Dataset excerpt:
:::::

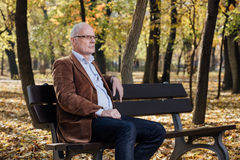 Old elegant man sitting on bench outside Stock Photos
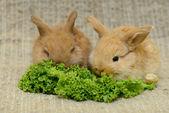 Newborn brown rabbits — Stock Photo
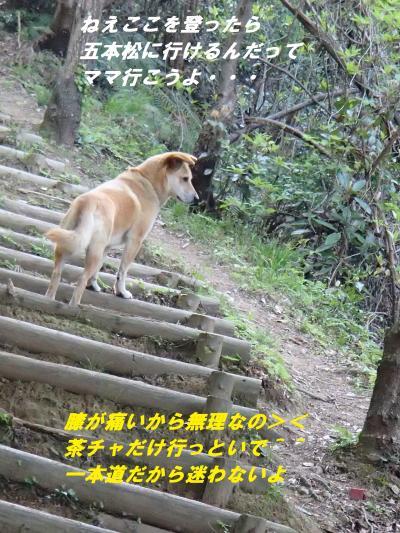 P4230610_convert_20140427100606.jpg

:::::

Task objective: Would you reproduce the lines above exactly, without carrying over the pictures?

Task solution:
 Old elegant man sitting on bench outside Stock Photos
 Newborn brown rabbits — Stock Photo
 P4230610_convert_20140427100606.jpg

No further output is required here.